Definition p-value: Probability of observed or more extreme outcome given that the null hypothesis ($H_0$) is true.

\[\text{p-value} = \text{Pr}(\text{observed or more extreme outcome for test-statistic} | H_0)\]

Probability in the Confusion Matrix

Confusion Matrix

Confusion matrix of statistical classification, large version:

4 probabilities in confusion matrix

Sensitivity and Specificity

$\to \atop \ $ Sensitivity is the true positive rate: TP / (TP + FN)
$\ \atop \to$ Specificity is the true negative rate: TN / (TN + FP)

Positive/negative predictive value

$\scriptsize\downarrow \ $ Positive predictive value: TP / (TP + FP)
$\scriptsize\ \downarrow$ Negative predictive value: TN / (TN + FN)

Here TP, TN, FP, FN are the numbers of true positives, true negatives, false positives, and false negatives.

We can define fraction/probabilities for all the events $P, N, PP, PTP, FP, FN, TN$ by dividing by $n = TP + FP + FN + TN$.¹

For example: $\text{Pr}(TP) = \frac{TP}{n}$, $\text{Pr}(P) = \frac{P}{n}$, $\text{Pr}(PP) = \frac{PP}{n}$, …

… as conditional probabilities

Sensitivity and specificity are conditional probabilities:

Sensitivity is the probability of a positive test result given that the person has the condition: $\text{Pr}(PP|P) = \frac{TP}{P} = \frac{\text{Pr}(TP)}{\text{Pr}(P)}$
Specificity is the probability of a negative test result given that the person does not have the condition: $\text{Pr}(PN|N) = \frac{TN}{N} = \frac{\text{Pr}(TN)}{\text{Pr}(N)}$
Positive predictive value is the probability of the condition given that the test result is positive: $\text{Pr}(P|PP) = \frac{TP}{PP} = \frac{\text{Pr}(TP)}{\text{Pr}(PP)}$
Negative predictive value is the probability of the condition given that the test result is negative: $\text{Pr}(N|PN) = \frac{TN}{N} = \frac{\text{Pr}(TN)}{\text{Pr}(PN)}$

“Flipping” conditional in positive predictive value $\text{Pr}(P|PP)$ is sensitivity $\text{Pr}(PP|P)$.

Positive predicted value answers the question: Given I have been tested positive, what is the probabilitiy, I have it?

Bayes’ Theorem

Bayes’ Theorem is a fundamental theorem in probability theory that relates the conditional probabilities $\text{Pr}(A|B)$ and $\text{Pr}(B|A)$ to the marginal probabilities $\text{Pr}(A)$ and $\text{Pr}(B)$:

\[\text{Pr}(A|B) = \frac{\text{Pr}(B|A) \cdot \text{Pr}(A)}{\text{Pr}(B)}\]
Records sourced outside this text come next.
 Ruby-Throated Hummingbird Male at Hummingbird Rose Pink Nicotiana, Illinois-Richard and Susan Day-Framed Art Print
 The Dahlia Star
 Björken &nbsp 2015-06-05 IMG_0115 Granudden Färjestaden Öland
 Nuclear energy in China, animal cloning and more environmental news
Example: What is the probability that a random person in the tested sample has COVID-19 ($P$ = positive) given that she has a positive test result ($PP$ = predicted positive)?
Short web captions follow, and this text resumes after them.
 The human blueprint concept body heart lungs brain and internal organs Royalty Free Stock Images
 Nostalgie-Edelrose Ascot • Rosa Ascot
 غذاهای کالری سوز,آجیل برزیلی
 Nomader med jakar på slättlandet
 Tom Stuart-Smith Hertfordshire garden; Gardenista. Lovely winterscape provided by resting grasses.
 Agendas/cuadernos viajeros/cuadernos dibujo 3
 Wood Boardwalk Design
\[\text{Pr}(P|PP) = \frac{\text{Pr}(PP|P) \cdot \text{Pr}(P)}{\text{Pr}(PP)}\] So, we can compute the positive predictive value $\text{Pr}(P|PP)$ from the sensitivity $\text{Pr}(PP|P)$ and the rate (or probability) of positive conditions $\text{Pr}(P)$ and the rate (or probability) of positive tests $\text{Pr}(PP)$.

Prevalence

The rate (or probability) of the positive conditions in the population is also called Prevalence:

\[\text{Pr}(P) = \frac{P}{n} = \frac{TP + FN}{n}\]

Sensitivity and Specificity are properties of the test (or classifier) and are independent of the prevalence of the condition in the population of interest.
The Positive/Negative Predictive Values are not!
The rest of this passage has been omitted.